К счастью, в лагерь я попал не от родной мамочки. Почти пять с половиной лет армейской службы, включая войну, подготовили нас к лишениям, кроме того, для меня лично лагерь оказался хорошей школой, если не университетом. Лишних предметов мне не преподавали, зато необходимые — сначала для прозрения, затем для общего развития — преподнесли полностью, без купюр, умолчаний и обычного для советского просвещения ханжества. В лагере зэки группируются, как правило, согласно интеллекту: умному среди дураков жить тяжело. Находясь в одном бараке с профессорами и докторами всевозможных наук, волей-неволей получаешь от каждого понемногу, что в сумме составляет некую часть различных курсов университета. Если к этому прибавить целенаправленные «лекции» о революции, гражданской войне и партийном строительстве соратников Ленина, Дзержинского, Троцкого и прочих вождей, да приплюсовать сюда же рассуждения прозревшего наконец-то бывшего работника ЦК, да влить в поток информации откровения крупного разведчика да воспоминания нескольких десятков белоэмигрантов — ученых, офицеров, интеллигентов, — то просто грешно говорить, будто в лагере я терял время попусту.

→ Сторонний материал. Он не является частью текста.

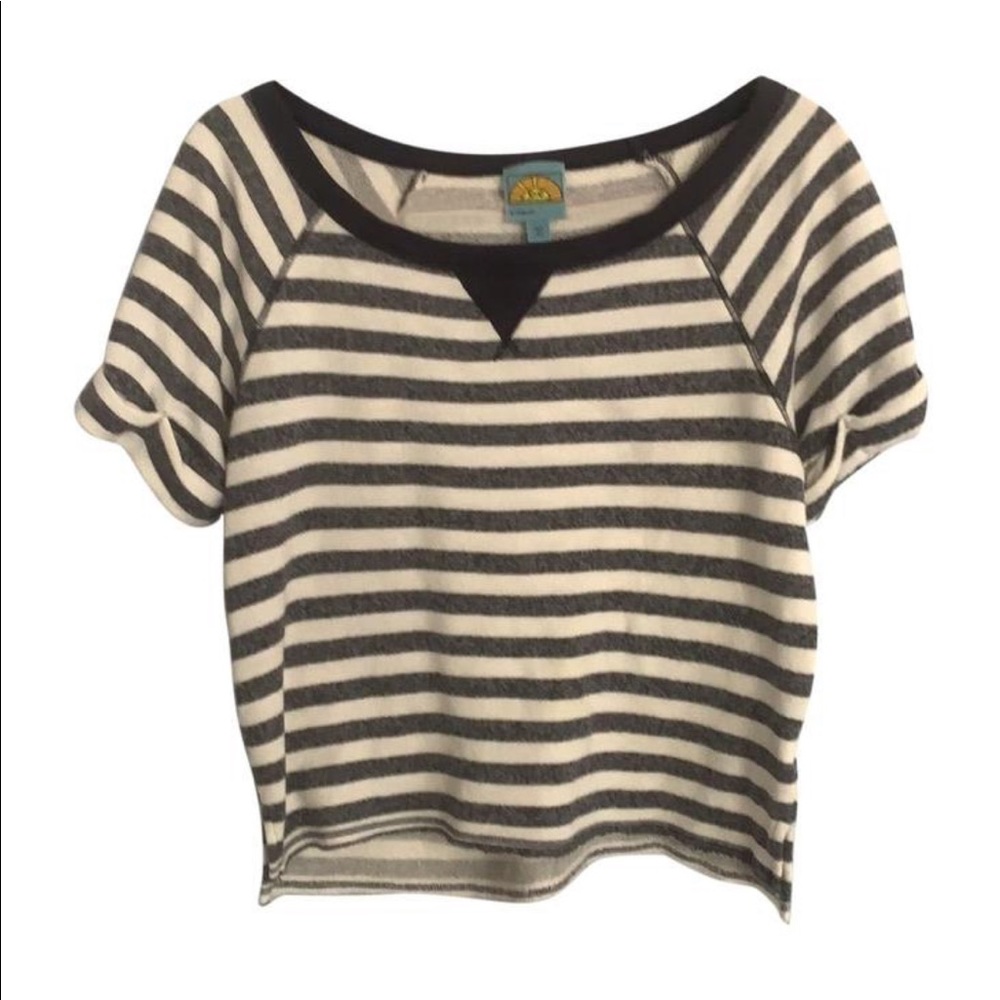C&C California Comfy Cool Shirt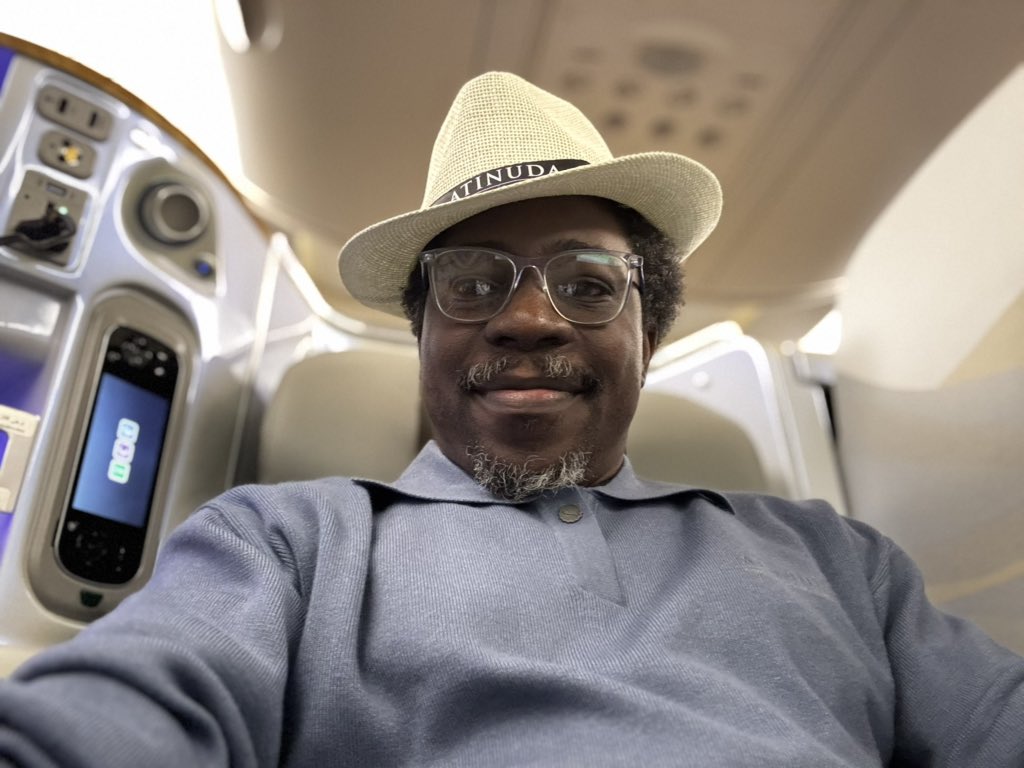 SEGA L'éveilleur® tweet media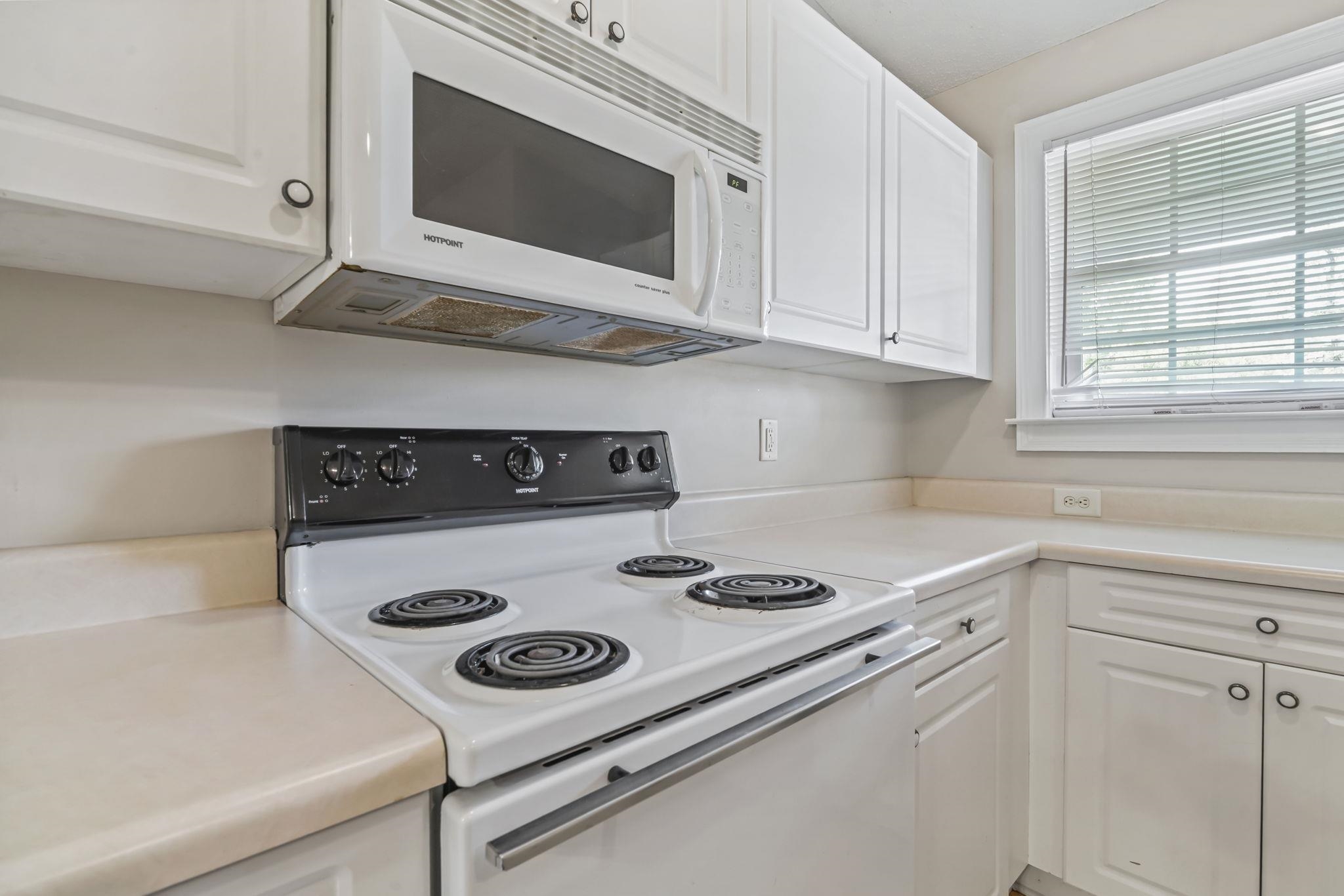 6010 Dick Pond Road, Unit 314 Myrtle Beach, SC 29588 - Photo 9 of 41 Gallery Image 9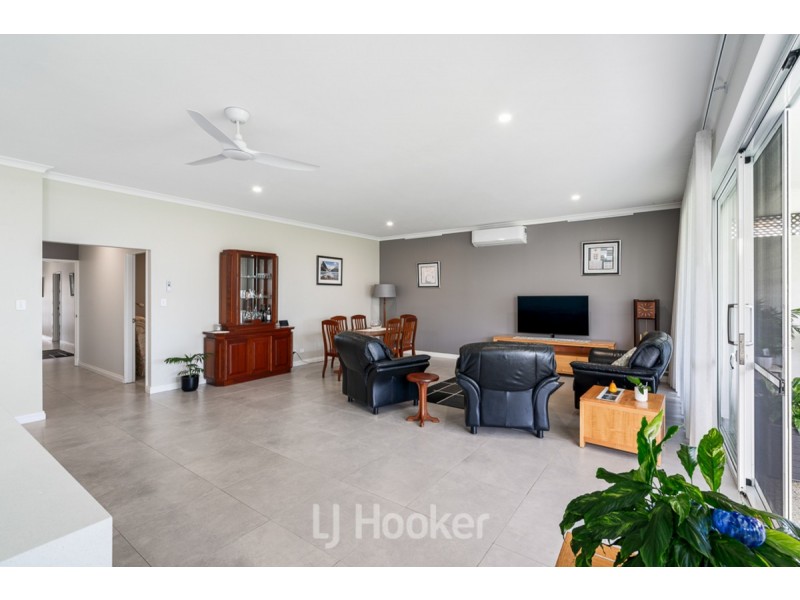 289 Marine Terrace, Geographe WA 6280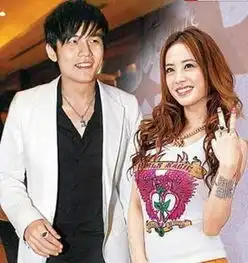 蔡依林哽咽谈失恋不做别人的公主揭与前男友分手原因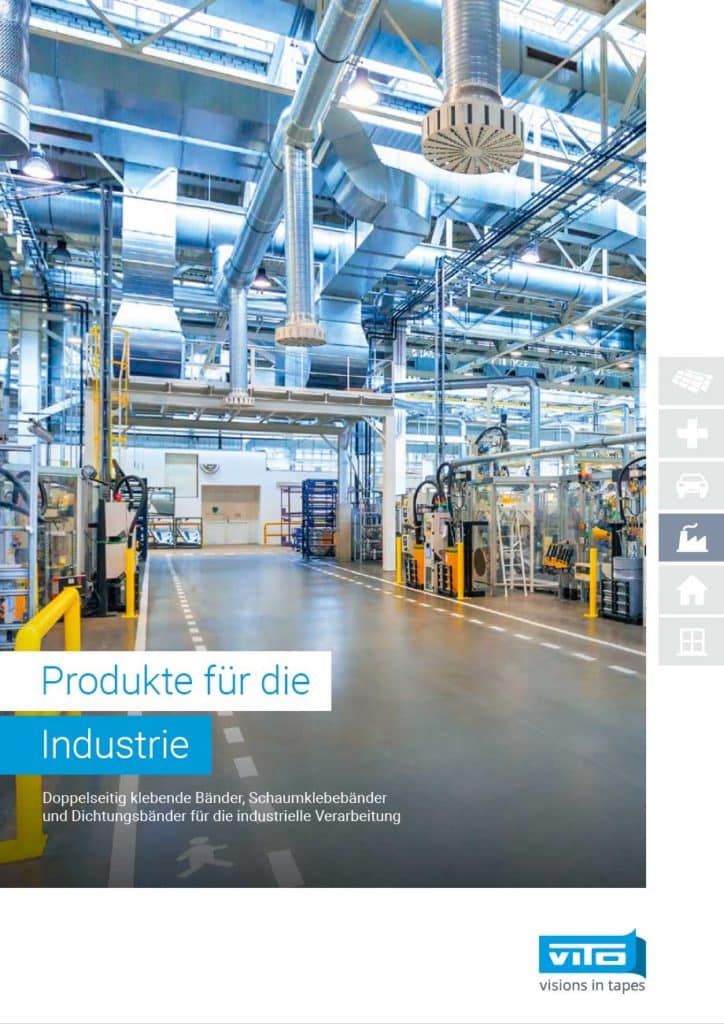 Industrie_DE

Учась в университете, человек затрачивает на учебу шесть лет, но много теряет на студенческих попойках, девочках, женитьбах. Я был лишен удовольствий, но зато и потерь времени. Скудное питание, конечно, не веселило, но я помнил, что в мире есть люди, добровольно обрекающие себя именно на такую жизнь, — монахи. К тому же занятия литературой радовали и вдохновляли меня. Еще в одиночке Минской тюрьмы я уверовал в свое призвание и стал жить ради будущего.
Последний этап в Минск, встречи с обитателями тюрьмы использовал для накопления литературного багажа, следствие же и третий по счету военный трибунал воспринимал как досадную задержку и совершенно сознательно стремился обратно в лагерь.
Вероятно, другой бы на моем месте мечтал об освобождении, но я, хорошо подготовленный моими учителями, уже знал о железной необходимости для советской власти существования концлагерей и не строил иллюзий насчет досрочного освобождения.
Через неделю после заседания военного трибунала меня отправили на Восток, в Красноярский край, с тем же сроком. До его конца оставалось больше пяти лет.
Но случилось непредвиденное: я вышел на свободу раньше. 5 марта 1953 года умер вождь всех народов товарищ Сталин, и наши дела начали пересматривать.